## Extrait à examiner:
::::::::::

La requérante a également attiré l'attention de la chambre sur la décision T 385/97 du 11 octobre 2000, point 3.2 des motifs : « ... If first instance departments and/or parties have failed to take account of highly relevant matter which is clearly available in the EPO file and which relates to a ground of opposition, the Board's competence extends to rectifying the position by consideration of that matter provided, of course, the parties' procedural rights to fair and equal treatment are respected. »
Invitée par la chambre à se positionner par rapport aux exigences de l'article 114(2) CBE, la requérante a expliqué que la question à se poser était de savoir si la chambre est en mesure de se prononcer sur un fait soulevé en 2015. L'expression « en temps utile » doit être interprétée à l'égard du droit des parties à un procès équitable et du devoir qu'a la chambre de juger. En l'espèce, l'argument a été soulevé en temps utile. La question pourrait se poser si l'argument avait été soulevé pour la première fois lors de la procédure orale, ce qui n'est pas le cas en l'espèce. Le devoir de juger reste prédominant par rapport à des considérations procédurales ou des questions d'organisation interne. La question décisive est de savoir s'il est possible, de façon décente, de prendre en compte l'argument.
La requérante a également attiré l'attention de la chambre sur la gradation des éléments tardifs : motifs, documents, arguments. On ne saurait appliquer les mêmes critères à ces trois éléments. En ce qui concerne les arguments, il y a eu une évolution ; la situation n'est pas si claire, compte tenu des travaux préparatoires et des décisions de la Grande Chambre de recours. La chambre doit être disposée à accepter de nouveaux arguments, sauf en cas d'abus.

::::::::::

## Données fournies:

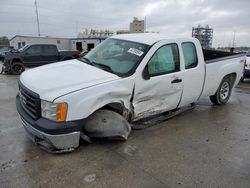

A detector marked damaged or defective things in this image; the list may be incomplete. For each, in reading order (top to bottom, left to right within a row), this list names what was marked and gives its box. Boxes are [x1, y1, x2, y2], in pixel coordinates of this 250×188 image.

damaged front fender [83, 109, 132, 140]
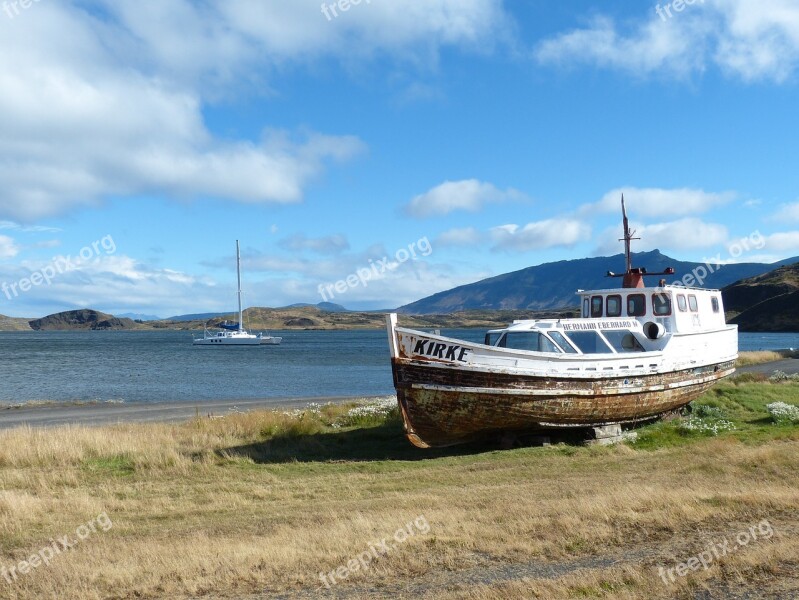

::::::::::

## Travail demandé:
1/ Recopiez l'extrait en commençant par « Invitée par la » et en allant jusqu'à « en compte l'argument. », en remplaçant partout « la chambre » par « la juridiction ».
2/ Répondez brièvement à ces questions sur l'extrait.
(a) De quelle date est la décision T 385/97 citée par la requérante ?
(b) En quelle année, selon la requérante, le fait sur lequel la chambre doit se prononcer a-t-il été soulevé ?
(c) Quels sont les trois éléments tardifs de la gradation évoquée par la requérante ?

## Corrigés des exercices:
1/
Invitée par la juridiction à se positionner par rapport aux exigences de l'article 114(2) CBE, la requérante a expliqué que la question à se poser était de savoir si la juridiction est en mesure de se prononcer sur un fait soulevé en 2015. L'expression « en temps utile » doit être interprétée à l'égard du droit des parties à un procès équitable et du devoir qu'a la juridiction de juger. En l'espèce, l'argument a été soulevé en temps utile. La question pourrait se poser si l'argument avait été soulevé pour la première fois lors de la procédure orale, ce qui n'est pas le cas en l'espèce. Le devoir de juger reste prédominant par rapport à des considérations procédurales ou des questions d'organisation interne. La question décisive est de savoir s'il est possible, de façon décente, de prendre en compte l'argument.

2/
(a) Du 11 octobre 2000.
(b) En 2015.
(c) Les motifs, les documents et les arguments.